The Federation
The financial hardships of the Premiership are the top of the pyramid of this crisis. The root is in the base and in the institution in charge of managing it, the Rugby Football Union (RFU), the English federative body. According to Statista, in 2016, around 260,000 people played rugby in England at least twice a week. In 2021, the last year with data, there were about 134,000. There has been a flight towards other disciplines that are growing in popularity such as running or cycling that the RFU has not been able to stop. The trend is fueled, it must also be said, by a problem that is partially beyond its control: the growing feeling that this is a dangerous sport. It is true that the RFU depends in this matter on the guidelines set by World Rugby, the International Federation, but the fault is that players feel unprotected and families begin to opt for other alternatives when deciding what sport they want their children to practice. , would in any case be shared. Or at least that’s how the 295 players who recently decided to sue both entities, along with the Welsh Federation, understand it as subsidiary responsible for the dementia that has been diagnosed, as a result of recurrently suffering impacts to the skull for years of practicing this sport.
Back at the top, problems are piling up around the goose that lays the golden eggs, the men’s team. Their good performance in the last World Cup, where they finished third when there were pools that were even betting on their elimination in the group stage, does not obscure, at least completely, the fact that they did not have been able to compete for the Six Nations in the last three editionswith fifth place in 2021 as the floor, nor the kick forward that the trade of Eddie Jones for Steve Borthwick, whether the latter’s mandate ends well or not. Nor that Twickenham, the largest source of income for English rugby, has for some time been less populated than usual and turned into a tinderbox, with occasional boos, fights in the vicinity of fans frustrated by the results and crazy due to excess alcohol. , a problem that has reached the pages of the Daily Mail by Sir Clive Woodward.
Twickenham, the biggest source of income for English rugby, has long looked less populated than usual and turned into a tinderbox.
That, in sports.

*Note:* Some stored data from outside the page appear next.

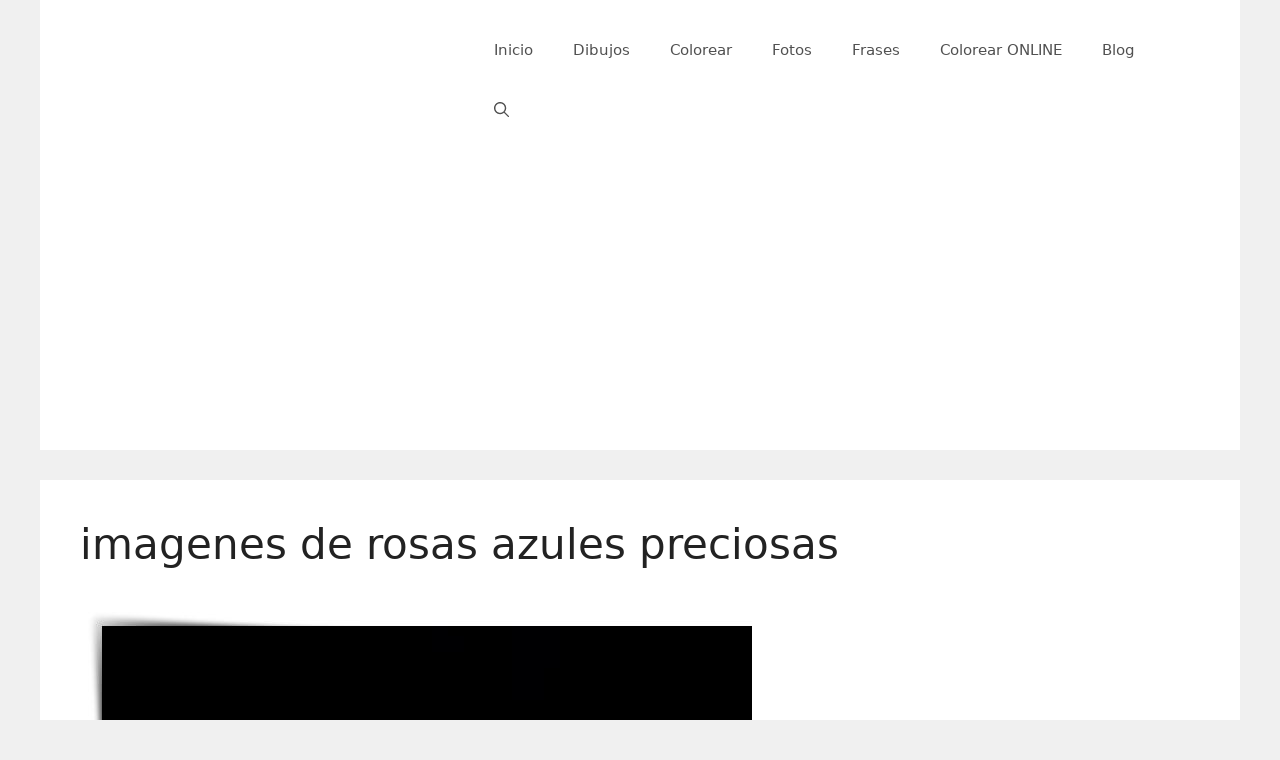

--- FILE ---
content_type: text/html; charset=utf-8
request_url: https://www.google.com/recaptcha/api2/aframe
body_size: 268
content:
<!DOCTYPE HTML><html><head><meta http-equiv="content-type" content="text/html; charset=UTF-8"></head><body><script nonce="GFnEfG9o0Ey_XVgW3WNY4g">/** Anti-fraud and anti-abuse applications only. See google.com/recaptcha */ try{var clients={'sodar':'https://pagead2.googlesyndication.com/pagead/sodar?'};window.addEventListener("message",function(a){try{if(a.source===window.parent){var b=JSON.parse(a.data);var c=clients[b['id']];if(c){var d=document.createElement('img');d.src=c+b['params']+'&rc='+(localStorage.getItem("rc::a")?sessionStorage.getItem("rc::b"):"");window.document.body.appendChild(d);sessionStorage.setItem("rc::e",parseInt(sessionStorage.getItem("rc::e")||0)+1);localStorage.setItem("rc::h",'1768973016745');}}}catch(b){}});window.parent.postMessage("_grecaptcha_ready", "*");}catch(b){}</script></body></html>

Economically, the situation is not much more promising than in club rugby. In fact, only the 102 million that the RFU received for the Six Nations agreement with CVC saved its accounts from the red numbers last year, in which the position of Bill Sweeney, its CEO, and his salary of 750,000 euros annually. Especially after a parliamentary committee in charge of investigating the Premiership crisis, which is still in some way under the umbrella of the Premiership (something that is intended to change to compartmentalize spaces so that future problems of an organization do not affect to the other), resolved as a more obvious conclusion that leadership in English rugby is “inert” right now.